El presidente Abelardo De La Espriella anunció la donación de 150.000 millones de pesos por parte del empresario Jaime Gilinski y su esposa, Raquel, para la reconstrucción de Cali. Según el reporte de la revista Semana, el anuncio se realizó en el marco de la atención a los daños que afectan a la capital del Valle del Cauca.
La donación se destinará a dos frentes específicos: hospitales y escuelas. Se trata de infraestructura básica para la ciudad, golpeada en distintos episodios recientes que comprometieron la operación de centros de salud y planteles educativos.
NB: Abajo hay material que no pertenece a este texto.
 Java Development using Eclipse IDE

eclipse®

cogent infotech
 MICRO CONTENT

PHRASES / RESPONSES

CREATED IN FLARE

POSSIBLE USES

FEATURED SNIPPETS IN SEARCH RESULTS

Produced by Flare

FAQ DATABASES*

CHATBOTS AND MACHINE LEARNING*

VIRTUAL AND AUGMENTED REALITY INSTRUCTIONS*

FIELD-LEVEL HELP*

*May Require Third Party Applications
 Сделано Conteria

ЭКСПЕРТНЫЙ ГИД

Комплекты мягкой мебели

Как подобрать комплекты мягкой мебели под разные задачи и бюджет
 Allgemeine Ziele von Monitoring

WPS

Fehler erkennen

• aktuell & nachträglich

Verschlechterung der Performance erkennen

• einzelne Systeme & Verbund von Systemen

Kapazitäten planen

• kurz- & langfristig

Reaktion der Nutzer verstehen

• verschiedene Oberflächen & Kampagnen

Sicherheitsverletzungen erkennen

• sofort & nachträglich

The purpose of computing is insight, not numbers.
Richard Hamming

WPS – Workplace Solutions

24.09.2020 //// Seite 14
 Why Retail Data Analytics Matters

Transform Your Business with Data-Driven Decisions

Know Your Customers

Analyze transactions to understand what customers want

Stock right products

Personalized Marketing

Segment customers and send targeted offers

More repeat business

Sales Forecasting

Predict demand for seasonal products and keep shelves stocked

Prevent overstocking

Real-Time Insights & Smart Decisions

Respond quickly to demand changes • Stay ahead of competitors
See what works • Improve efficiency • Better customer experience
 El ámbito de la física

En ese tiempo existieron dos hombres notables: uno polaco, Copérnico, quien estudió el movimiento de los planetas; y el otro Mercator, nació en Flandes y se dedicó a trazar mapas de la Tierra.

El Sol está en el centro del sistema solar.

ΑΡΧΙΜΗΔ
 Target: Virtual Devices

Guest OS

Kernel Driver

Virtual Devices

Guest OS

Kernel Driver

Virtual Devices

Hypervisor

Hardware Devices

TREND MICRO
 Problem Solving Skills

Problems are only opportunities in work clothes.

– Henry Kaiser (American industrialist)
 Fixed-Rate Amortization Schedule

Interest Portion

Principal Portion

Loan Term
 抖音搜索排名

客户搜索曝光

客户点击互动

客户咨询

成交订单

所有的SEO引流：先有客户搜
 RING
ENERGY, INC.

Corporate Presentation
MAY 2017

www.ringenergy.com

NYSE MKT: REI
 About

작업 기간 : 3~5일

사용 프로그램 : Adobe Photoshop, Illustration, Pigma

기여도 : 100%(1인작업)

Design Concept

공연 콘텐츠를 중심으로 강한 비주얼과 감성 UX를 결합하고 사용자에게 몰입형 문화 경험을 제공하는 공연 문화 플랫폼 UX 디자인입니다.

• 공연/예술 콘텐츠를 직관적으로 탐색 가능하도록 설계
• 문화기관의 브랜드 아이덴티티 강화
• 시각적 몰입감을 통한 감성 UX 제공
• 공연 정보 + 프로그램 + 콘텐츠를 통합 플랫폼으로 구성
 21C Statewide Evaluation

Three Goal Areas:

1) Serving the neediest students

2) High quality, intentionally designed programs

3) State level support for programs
La inyección de recursos llega en un momento en el que la ciudad requiere restablecer servicios esenciales para su población.
Jaime Gilinski es uno de los empresarios más visibles del país, con inversiones en sectores como el financiero, el industrial y el de medios. Junto con su esposa, Raquel, aparece recurrentemente en la lista de las familias con mayor patrimonio en Colombia. La donación informada por Semana se inscribe en la tradición de aportes privados a proyectos de reconstrucción y desarrollo social en el país.
El papel del presidente De La Espriella en el anuncio resalta el vínculo entre el Gobierno nacional y el sector empresarial para atender emergencias en las regiones. Aunque la donación es privada, la presentación pública del compromiso desde la Casa de Gobierno le da un carácter oficial y abre la puerta a una articulación entre las ejecutorias de la empresa privada y la administración pública en Cali.
Para Cali, la reconstrucción de hospitales y escuelas implica recuperar capacidad instalada que se traduce en atención médica y oferta educativa. La ciudad es la tercera más poblada de Colombia y un polo económico del suroccidente, por lo que la afectación de su infraestructura básica tiene repercusiones más allá de la frontera local.
La cooperación entre grandes donantes y los gobiernos locales ha sido un mecanismo recurrente en la historia reciente del país frente a emergencias y desastres. En esos esquemas, los particulares aportan recursos mientras el Estado orienta la ejecución y define prioridades. En este caso, la donación llega con un destino ya anunciado: hospitales y escuelas de Cali.
Queda pendiente conocer los plazos de ejecución, los hospitales y colegios beneficiarios y el mecanismo mediante el cual se canalizarán los 150.000 millones de pesos. También se aguarda la respuesta de las autoridades locales de Cali y del Valle del Cauca, que tendrán un rol en la coordinación de las obras.
La anunciada donación marca un primer movimiento visible del Gobierno nacional frente a la crisis en Cali y deja abierta la expectativa de nuevas contribuciones o partidas públicas que se sumen a los recursos privados ya comprometidos.